WORK INSTRUCTION
Leave every image out, and return the rest of the data word for word.

--- TASK INPUT Enclosed Below ---

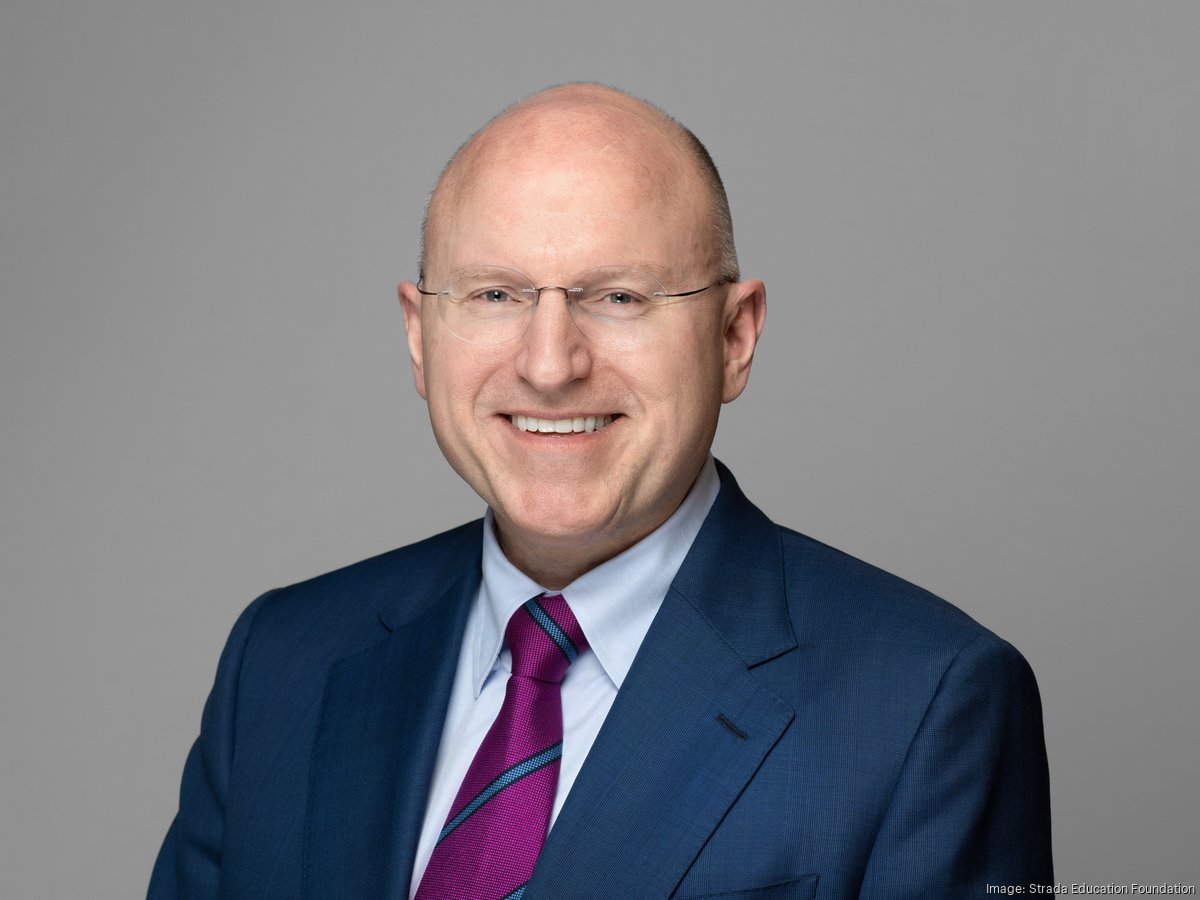 Headshot of Stephen Moret, President of Strada, wearing a dark blue suit and dark purple tie, smiling at the camera.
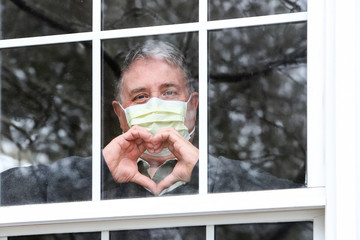 Man wearing mask making heart symbol with hands at the window
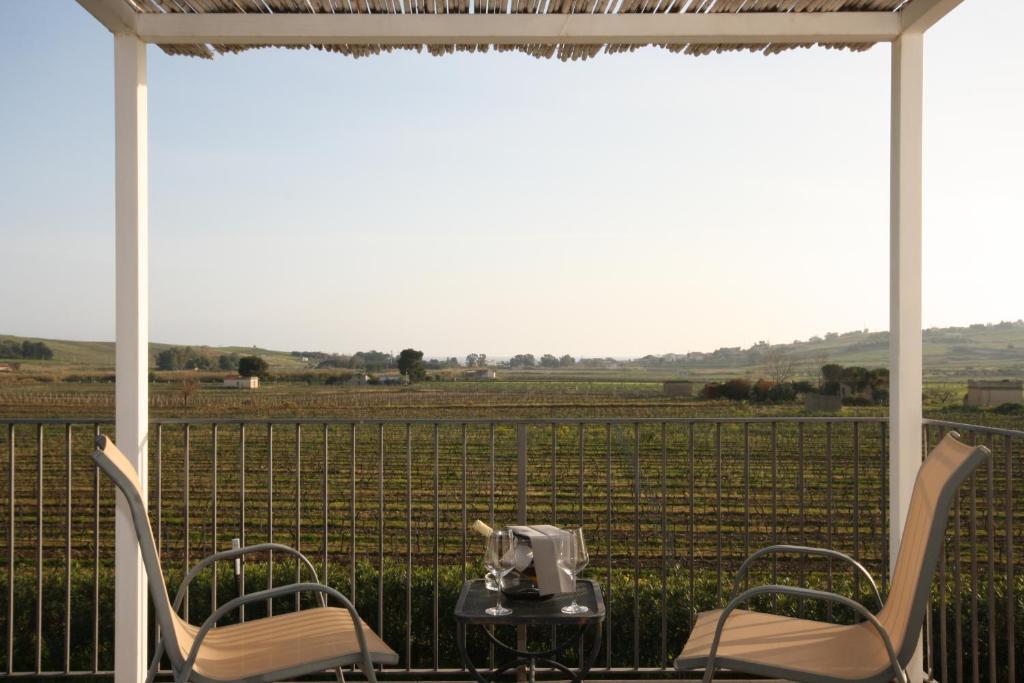 a table and chairs on a porch with a view of a field at Il Vigneto Resort in Menfi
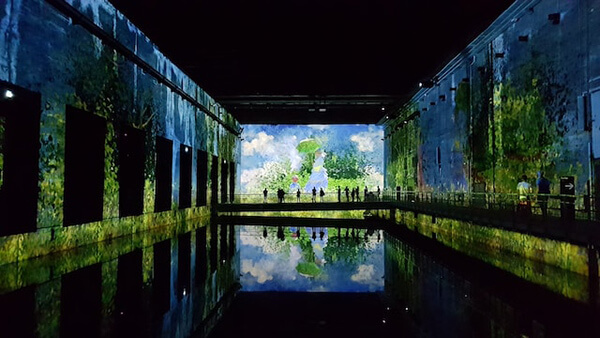 intérieur des bassins des lumières de Bordeaux, avec une peinture qui se réflète dans l'eau des bassins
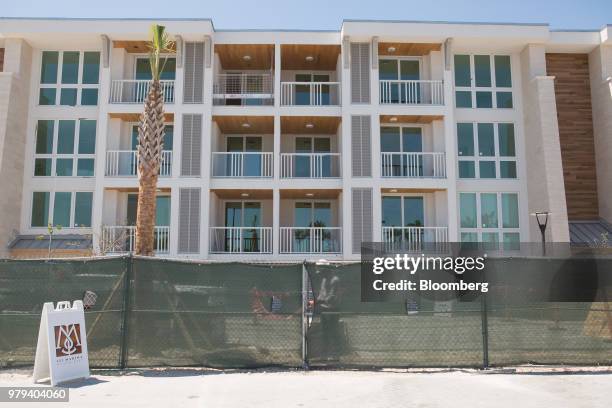 Fencing during construction of the 121 Marina residential condominium complex designed to withstand extreme weather at Ocean Reef Club in Key Largo,...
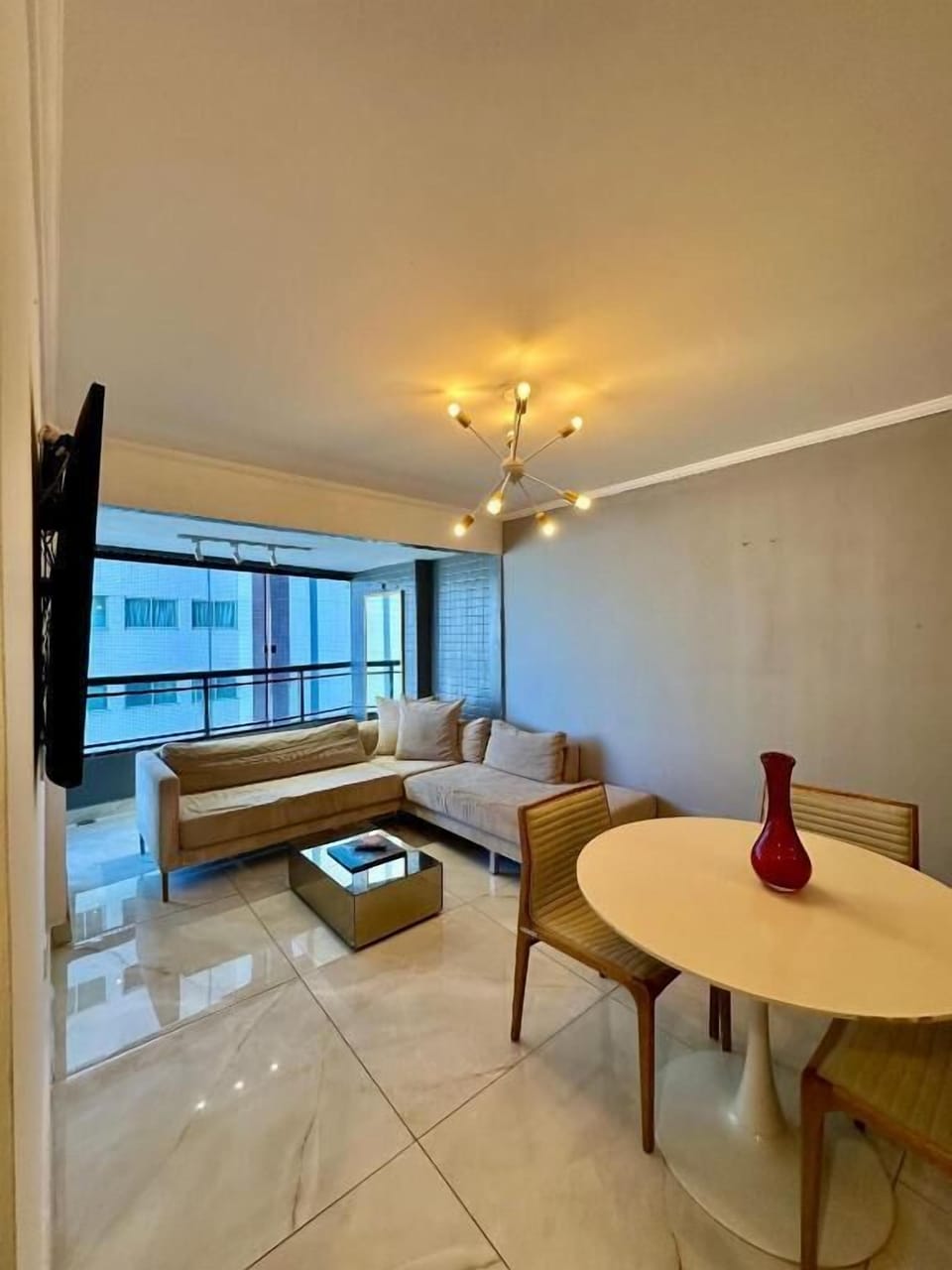 Deluxe Apartment, Partial Ocean View | Living area | Flat-screen TV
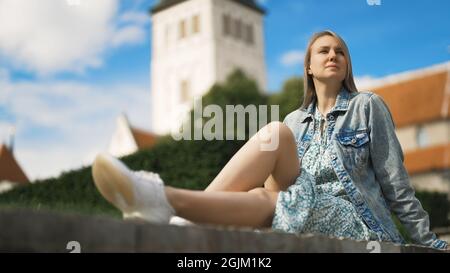 Femme se reposant contre l'église dans le vieux Tallinn. Banque D'Images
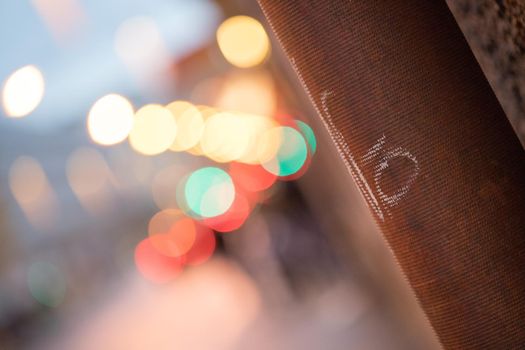 Closeup of rain drain, urban city lights in the blurry background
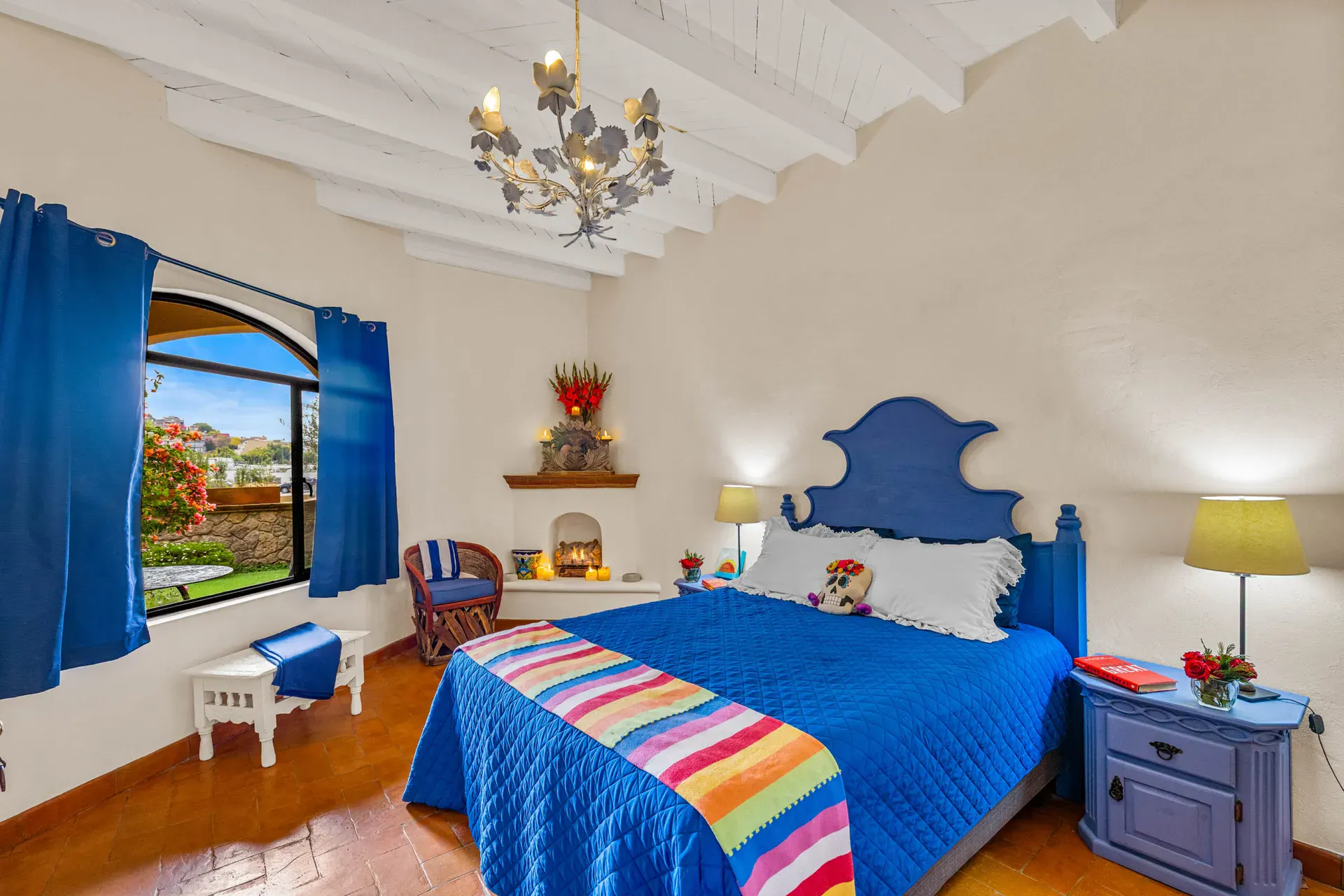 Casa Noche Magica, guest bedroom with a blue headboard, blue bedspread with a rainbow throw and a corner fireplace, San Miguel de Allende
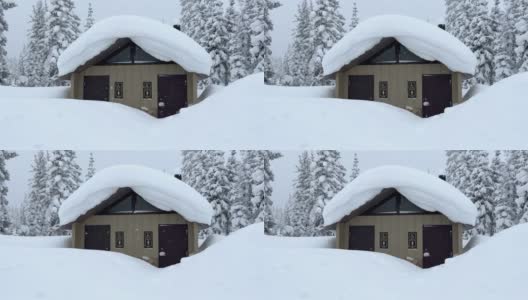 在冬天，树木被雪覆盖，雪花飘落，休息站的洗手间高清在线视频素材下载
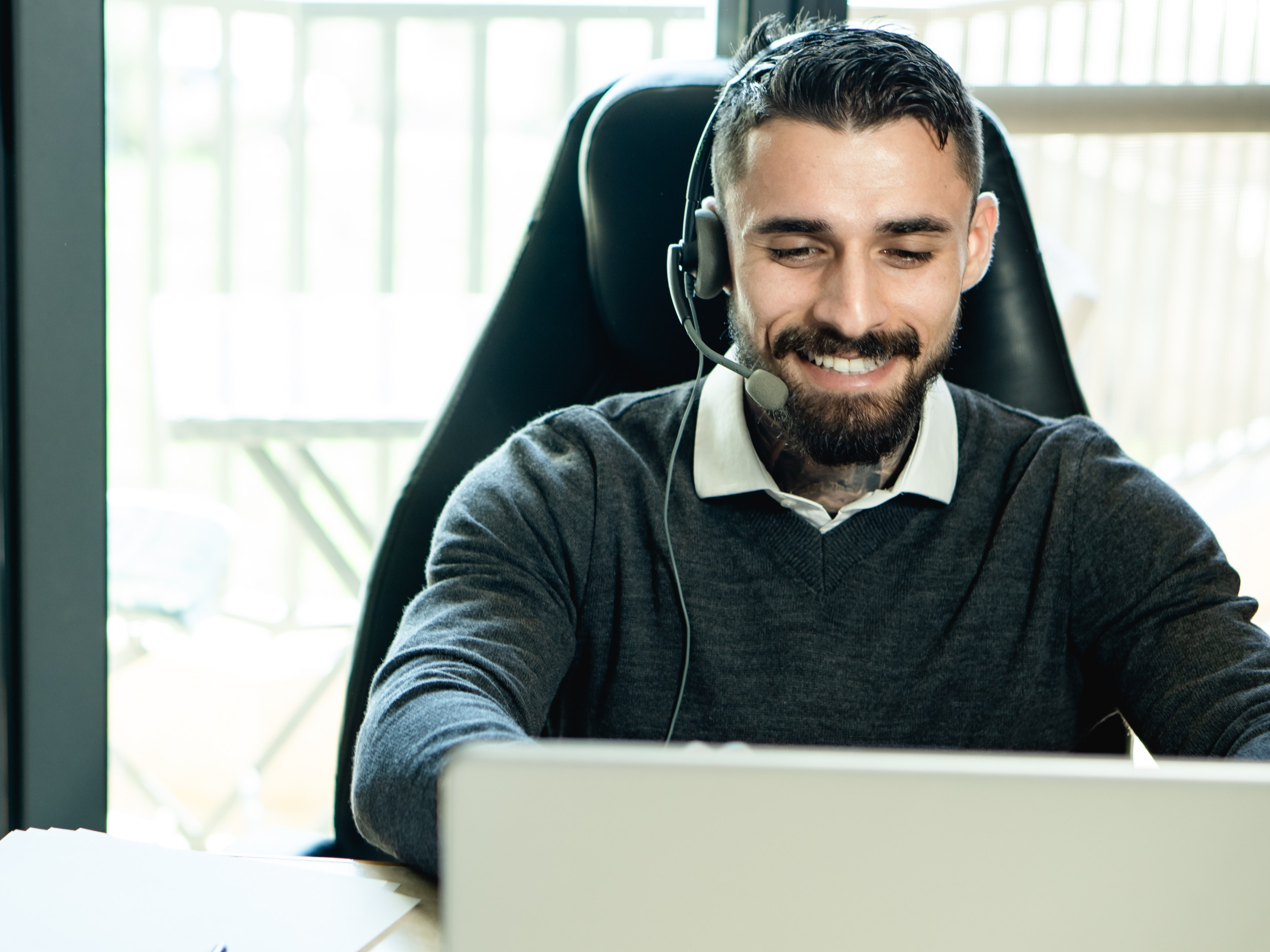 A man sits behind a computer screen, smiling while wearing a headset.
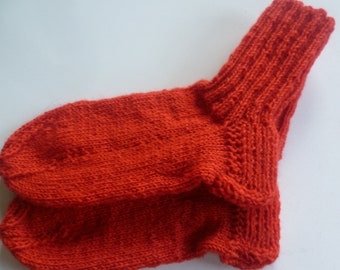 Hand-knitted baby socks with love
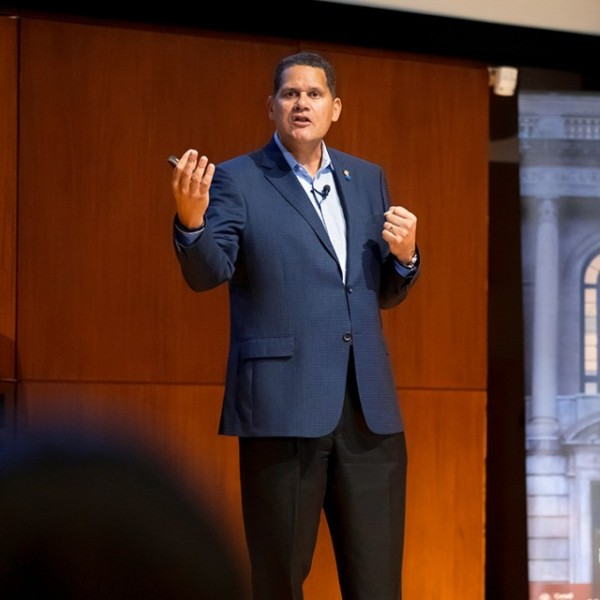 A man in a navy suit standing and talking on a stage in front of a Dyson banner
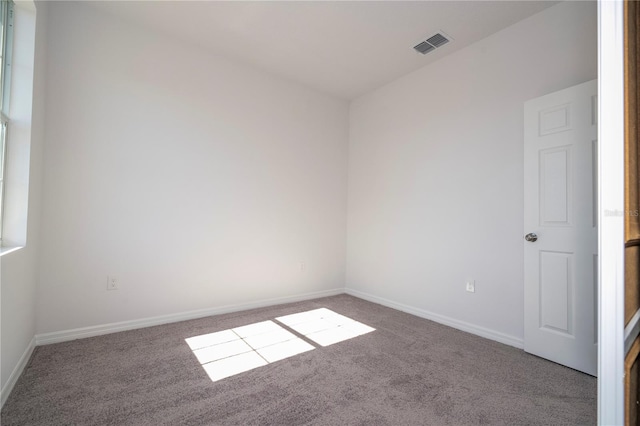 empty room with carpet floors, visible vents, and baseboards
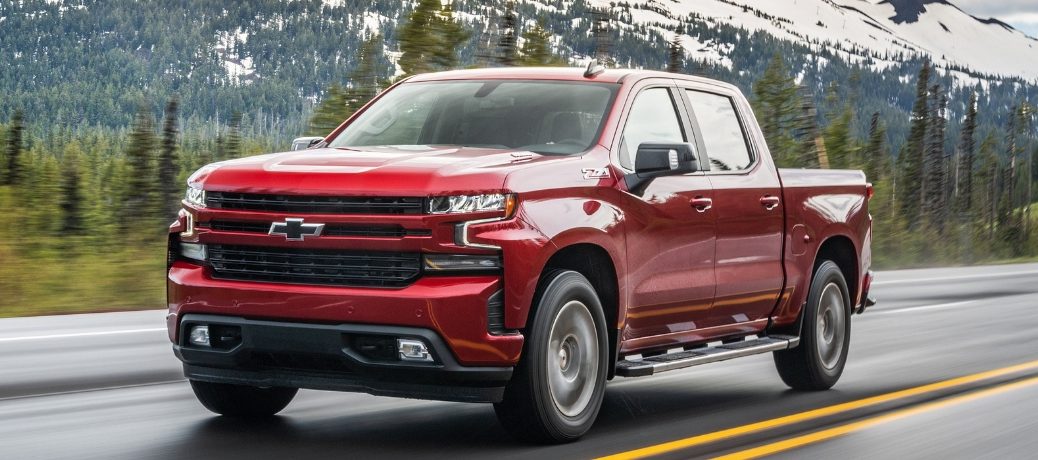 Red 2020 Chevy Silverado 1500 from front driver side angle on road in front of mountain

--- End of Enclosed TASK INPUT ---

THE COMPLETED TASK
 Headshot of Stephen Moret, President of Strada, wearing a dark blue suit and dark purple tie, smiling at the camera.
 Man wearing mask making heart symbol with hands at the window
 a table and chairs on a porch with a view of a field at Il Vigneto Resort in Menfi
 intérieur des bassins des lumières de Bordeaux, avec une peinture qui se réflète dans l'eau des bassins
 Fencing during construction of the 121 Marina residential condominium complex designed to withstand extreme weather at Ocean Reef Club in Key Largo,...
 Deluxe Apartment, Partial Ocean View | Living area | Flat-screen TV
 Femme se reposant contre l'église dans le vieux Tallinn. Banque D'Images
 Closeup of rain drain, urban city lights in the blurry background
 Casa Noche Magica, guest bedroom with a blue headboard, blue bedspread with a rainbow throw and a corner fireplace, San Miguel de Allende
 在冬天，树木被雪覆盖，雪花飘落，休息站的洗手间高清在线视频素材下载
 A man sits behind a computer screen, smiling while wearing a headset.
 Hand-knitted baby socks with love
 A man in a navy suit standing and talking on a stage in front of a Dyson banner
 empty room with carpet floors, visible vents, and baseboards
 Red 2020 Chevy Silverado 1500 from front driver side angle on road in front of mountain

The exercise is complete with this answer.